~/blog/terraform-vs-terragrunt-at-scale

Terraform and Terragrunt: Why We Added Terragrunt at Scale

8 min read

Introduction

Terraform was not the thing that failed. Our repository did.

By the time we had more than 50 environments and more than 100 services, Terraform was mostly doing what it was asked to do. The problem was what we kept asking of it: duplicate backend blocks, copy-pasted module wiring, inconsistent environment inputs, and root modules that carried more responsibility than anyone wanted to review.

That is the useful way to frame Terraform and Terragrunt in 2025.

It was never really Terraform versus Terragrunt for us. That framing is tidy, but wrong. Terragrunt did not replace Terraform. Terraform still planned and applied the resources. Terragrunt gave us a way to organise the work so every new service did not start with another round of paste, edit, squint, and hope.

If you have a small estate with a few modules and a small number of environments, plain Terraform is probably fine. Adding Terragrunt there can be ceremony in search of a problem.

If you run a shared platform across many teams, environments, and service shapes, the question changes. It becomes: how do we keep Terraform units small, repeat the right conventions, and avoid one giant root module that nobody wants to touch on ?

That was the trade-off. We accepted another layer because the layer removed a worse one: hidden operational complexity spread across the repo.

What Actually Hurt

Writing Terraform was not the painful part. Operating a growing Terraform repo without enough boundaries was.
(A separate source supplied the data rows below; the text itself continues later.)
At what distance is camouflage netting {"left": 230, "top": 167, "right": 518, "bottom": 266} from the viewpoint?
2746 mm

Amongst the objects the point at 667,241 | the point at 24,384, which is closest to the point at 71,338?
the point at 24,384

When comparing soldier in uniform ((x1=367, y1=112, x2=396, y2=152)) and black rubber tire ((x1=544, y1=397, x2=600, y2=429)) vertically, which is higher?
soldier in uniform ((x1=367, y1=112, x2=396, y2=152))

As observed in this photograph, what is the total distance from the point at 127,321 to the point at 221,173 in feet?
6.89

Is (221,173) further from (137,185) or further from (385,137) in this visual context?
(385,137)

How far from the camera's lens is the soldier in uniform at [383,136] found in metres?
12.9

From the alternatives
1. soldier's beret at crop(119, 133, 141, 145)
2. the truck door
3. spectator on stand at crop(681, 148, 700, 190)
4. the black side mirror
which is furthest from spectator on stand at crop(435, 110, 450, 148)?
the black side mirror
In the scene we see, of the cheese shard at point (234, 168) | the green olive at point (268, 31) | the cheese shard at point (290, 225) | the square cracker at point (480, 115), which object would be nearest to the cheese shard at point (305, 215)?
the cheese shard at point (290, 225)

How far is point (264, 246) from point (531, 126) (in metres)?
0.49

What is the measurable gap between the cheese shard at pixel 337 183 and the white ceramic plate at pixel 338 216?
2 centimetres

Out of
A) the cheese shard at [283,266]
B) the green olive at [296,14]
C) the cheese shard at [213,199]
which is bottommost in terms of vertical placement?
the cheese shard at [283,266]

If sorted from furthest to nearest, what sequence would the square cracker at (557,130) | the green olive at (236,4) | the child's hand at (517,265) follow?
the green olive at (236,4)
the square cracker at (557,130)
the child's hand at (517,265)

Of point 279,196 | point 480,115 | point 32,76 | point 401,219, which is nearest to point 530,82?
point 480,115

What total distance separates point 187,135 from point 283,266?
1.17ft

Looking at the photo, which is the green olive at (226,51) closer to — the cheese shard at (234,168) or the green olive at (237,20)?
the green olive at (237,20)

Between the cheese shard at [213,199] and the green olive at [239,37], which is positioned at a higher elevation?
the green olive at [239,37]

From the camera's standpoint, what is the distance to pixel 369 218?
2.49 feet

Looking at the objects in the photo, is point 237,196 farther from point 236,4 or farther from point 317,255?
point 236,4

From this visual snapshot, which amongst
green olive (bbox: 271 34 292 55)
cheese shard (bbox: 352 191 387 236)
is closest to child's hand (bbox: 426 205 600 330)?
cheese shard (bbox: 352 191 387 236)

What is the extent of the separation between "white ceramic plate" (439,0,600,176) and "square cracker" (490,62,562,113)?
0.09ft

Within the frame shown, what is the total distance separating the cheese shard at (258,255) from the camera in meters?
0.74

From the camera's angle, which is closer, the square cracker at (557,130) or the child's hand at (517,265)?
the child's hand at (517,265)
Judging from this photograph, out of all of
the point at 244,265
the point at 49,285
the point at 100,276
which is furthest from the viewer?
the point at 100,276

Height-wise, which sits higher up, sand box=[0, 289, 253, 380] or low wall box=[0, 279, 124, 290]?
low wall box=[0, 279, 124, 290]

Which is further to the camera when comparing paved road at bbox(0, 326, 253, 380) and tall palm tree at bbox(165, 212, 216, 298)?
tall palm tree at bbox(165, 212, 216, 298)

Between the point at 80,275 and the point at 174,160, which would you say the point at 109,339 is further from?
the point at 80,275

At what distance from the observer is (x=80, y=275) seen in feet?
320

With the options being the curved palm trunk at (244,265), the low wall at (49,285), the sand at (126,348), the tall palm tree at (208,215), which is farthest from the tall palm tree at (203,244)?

Before Terragrunt, our layout looked roughly like this:

infrastructure/
├── dev/
│   └── gke/
│       ├── main.tf
│       ├── variables.tf
│       └── backend.tf
├── staging/
│   └── gke/
│       ├── main.tf
│       └── backend.tf
└── prod/
    └── gke/
        ├── main.tf
        └── backend.tf
infrastructure/
├── dev/
│   └── gke/
│       ├── main.tf
│       ├── variables.tf
│       └── backend.tf
├── staging/
│   └── gke/
│       ├── main.tf
│       └── backend.tf
└── prod/
    └── gke/
        ├── main.tf
        └── backend.tf

This layout looks harmless when there are three folders. It becomes expensive when the pattern is copied across dozens of environments and services.

Repeated backend configuration

Every environment had its own backend configuration. Most of it was identical. The state path changed, maybe the bucket or prefix changed, but the shape was the same.

That is tolerable at small scale. At 50 environments, it turns into bookkeeping. Rename a bucket, change a prefix convention, or split state differently, and the work is not intellectually hard. It is just the kind of dull edit that causes production incidents because the tenth file looks exactly like the ninth.

Repeated module wiring

Spinning up a standard service stack should have meant choosing the module version and passing the environment-specific inputs.

Too often, it meant copying a large module block, changing a few values, and hoping the old provider settings, module version, tags, or naming convention were still correct.

This is where infrastructure as code becomes a bit ridiculous. The syntax is declarative, but the workflow is manual. You end up managing infrastructure with find and replace.

Too much blast radius

The real cost of repetition is not that the repo looks messy. The cost is that small changes become hard to reason about.

Reviewers stop reading repeated blocks carefully. Plans include unrelated noise. Engineers become conservative around routine changes because they cannot tell which part of the repo is actually in play.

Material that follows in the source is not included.